Allez en Auvergne : sur dix hommes du peuple, ville et campagne, vous n’en trouverez pas deux qui, entre eux, parlent le vrai français, qu’ils connaissent cependant, surtout depuis que l’instruction est obligatoire. Si vous écoutez des Auvergnats habitant Paris, même depuis longtemps, vous les entendrez jargonner. Il en est de même en Picardie, en Flandre, en Bretagne, en Gascogne, dans le pays basque, en Provence…

Et cela n’est pas spécial aux hommes du peuple. J’ai habité la Picardie, et j’ai presque toujours entendu les patrons d’usine, les grands agriculteurs, les marchands, les médecins, les curés, picarder avec leurs employés, ouvriers, clients, etc.
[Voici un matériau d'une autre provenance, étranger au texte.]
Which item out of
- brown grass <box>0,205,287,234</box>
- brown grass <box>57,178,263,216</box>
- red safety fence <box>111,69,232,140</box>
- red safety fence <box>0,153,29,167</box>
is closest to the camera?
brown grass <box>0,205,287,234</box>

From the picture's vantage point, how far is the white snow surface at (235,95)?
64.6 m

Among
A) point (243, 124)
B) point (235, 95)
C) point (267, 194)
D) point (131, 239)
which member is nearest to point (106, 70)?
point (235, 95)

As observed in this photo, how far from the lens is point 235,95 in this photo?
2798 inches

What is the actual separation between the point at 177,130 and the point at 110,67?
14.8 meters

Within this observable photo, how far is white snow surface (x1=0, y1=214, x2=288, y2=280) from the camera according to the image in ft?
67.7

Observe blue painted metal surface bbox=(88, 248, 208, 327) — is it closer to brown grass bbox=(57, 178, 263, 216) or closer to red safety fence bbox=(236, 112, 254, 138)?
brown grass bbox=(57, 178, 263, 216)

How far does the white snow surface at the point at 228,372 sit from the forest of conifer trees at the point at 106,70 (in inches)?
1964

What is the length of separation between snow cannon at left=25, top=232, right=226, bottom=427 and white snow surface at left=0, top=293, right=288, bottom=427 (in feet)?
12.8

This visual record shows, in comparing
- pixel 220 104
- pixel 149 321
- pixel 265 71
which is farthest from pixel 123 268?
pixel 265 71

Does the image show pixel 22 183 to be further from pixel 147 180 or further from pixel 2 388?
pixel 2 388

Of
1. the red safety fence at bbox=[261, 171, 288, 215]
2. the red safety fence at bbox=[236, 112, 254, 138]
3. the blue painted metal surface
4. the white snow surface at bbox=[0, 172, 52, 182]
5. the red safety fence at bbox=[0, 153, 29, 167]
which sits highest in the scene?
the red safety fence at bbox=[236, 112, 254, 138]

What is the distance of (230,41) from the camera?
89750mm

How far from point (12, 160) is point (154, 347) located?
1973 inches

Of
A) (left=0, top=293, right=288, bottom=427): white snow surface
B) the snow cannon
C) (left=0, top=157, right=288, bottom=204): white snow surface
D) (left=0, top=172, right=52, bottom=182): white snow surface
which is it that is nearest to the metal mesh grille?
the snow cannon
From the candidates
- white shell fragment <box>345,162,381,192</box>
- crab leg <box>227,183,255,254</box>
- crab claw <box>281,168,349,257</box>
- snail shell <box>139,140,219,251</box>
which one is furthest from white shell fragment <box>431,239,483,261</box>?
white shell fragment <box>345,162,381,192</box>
Et cette manie de patoiser ne se cantonne pas dans les provinces à patois. Est-ce qu’à Paris et ailleurs des jeunes gens et même des hommes plus âgés n’aiment pas à se servir de l’argot ?

On connaît cette charge linguistique publiée par une revue : l’image représente une fillette qui sanglote et deux villageoises, et au bas on lit cette légende : Kakalakakrialakalachu.

Quel est cet idiome ? Est-ce du chinois ou du malgache ? Sommes-nous chez les Hurons ou au Kamchatka ? Non ; la scène se passe à 20 lieues de Paris, en pleine Beauce ; et pour le lecteur qui n’aurait pas l’avantage de comprendre le beauceron, voici la traduction de la légende : Qu’est-ce qu’elle a qu’elle crie ? — Réponse : Elle a qu’elle est tombée.

Je me garderai bien d’essayer d’expliquer cette manie, cette rage de patoiser et de jargonner. Je me borne à constater l’existence de ce phénomène et j’en tire la conclusion suivante :

Si votre sabir perfectionné devenait, comme vous y comptez, universel et obligatoirement enseigné partout, il s’implanterait très vite dans les provinces où il n’y a pas encore de patois. Les jeunes gens d’abord, puis tous les hommes du peuple, ville et campagne, se jetteraient sur cette nouveauté, si facile à acquérir.